● **TEXT SHOWN**:
┄┄┄┄┄┄

The Company adopted the 2008 Stock Plan (the “2008 Plan”), which provides for the granting of stock options for purchases up to 1,000,000 shares of the Company’s common stock. Under the terms of the 2008 Plan, options may be granted to employees, directors and consultants at prices not less than the fair market value at the date of grant. Options generally vest over four years, 25% after the first year and monthly over the remaining three years, and generally expire 10 years from the date of grant. For the six months ended June 30, 2011 and 2010, the Company granted approximately 51,000 and 157,975 options.

For purposes of computing the compensation expense, the fair value of each option granted to employees and directors is estimated using the Black-Scholes Option Pricing Model. The Black-Scholes option valuation model was developed for use in estimating the fair value of traded options which do not have vesting restrictions and are fully transferable. In addition, option valuation models require the input of highly subjective assumptions, including the expected stock price volatility. Because the Company’s employee stock options have characteristics significantly different from those of traded options, and because changes in the subjective input assumptions can materially affect the fair value estimate, in management’s opinion, the existing model does not necessarily provide a reliable single measure of the fair value of its employee stock options.

┄┄┄┄┄┄

● **STORED DATA**:

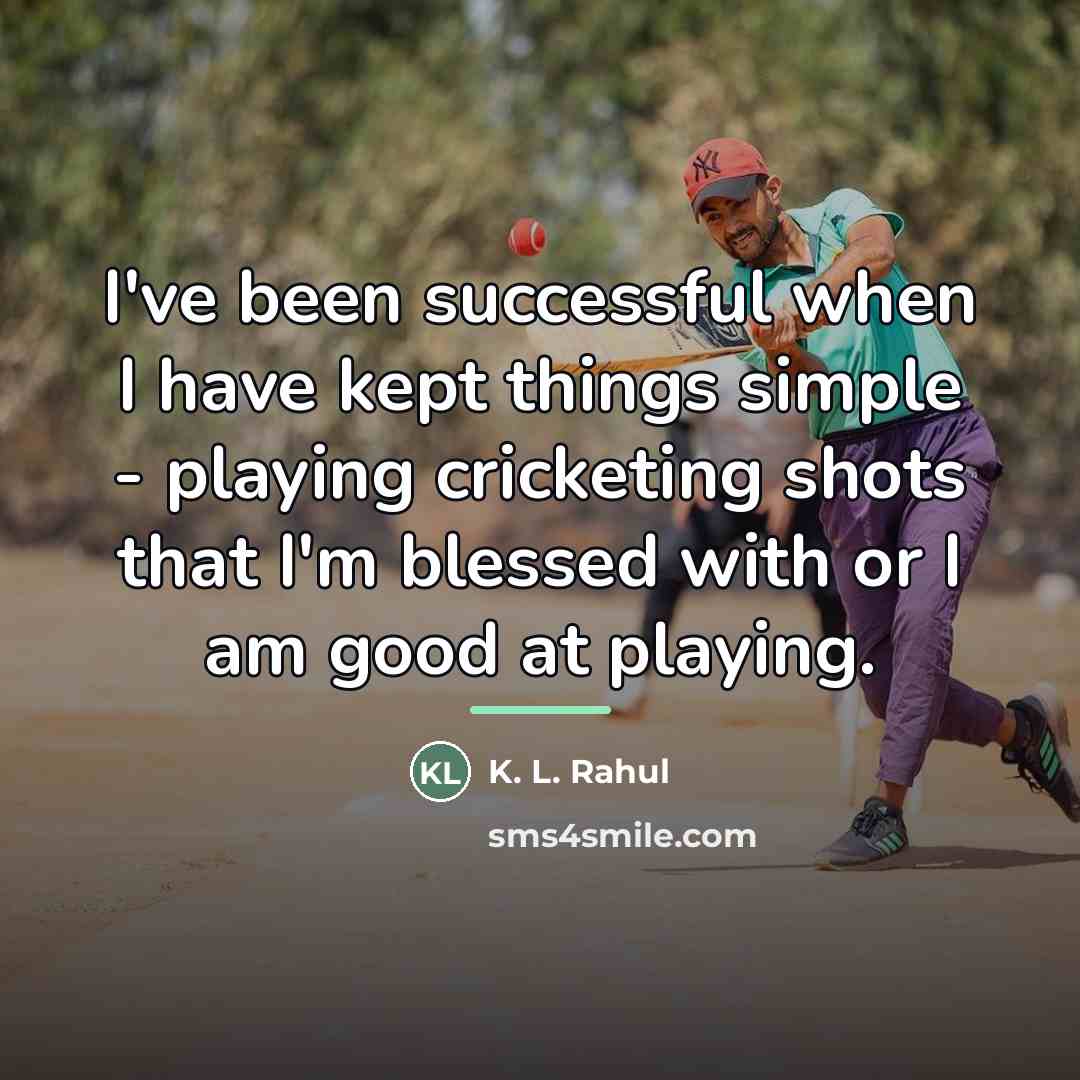 “I've been successful when I have kept things simple -…” quote by K. L. Rahul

┄┄┄┄┄┄

List every group of people who can be granted options under the 2008 Stock Plan, according to the stock plan text.

● **SOLUTION TO THE EXERCISE**:
Employees, directors and consultants.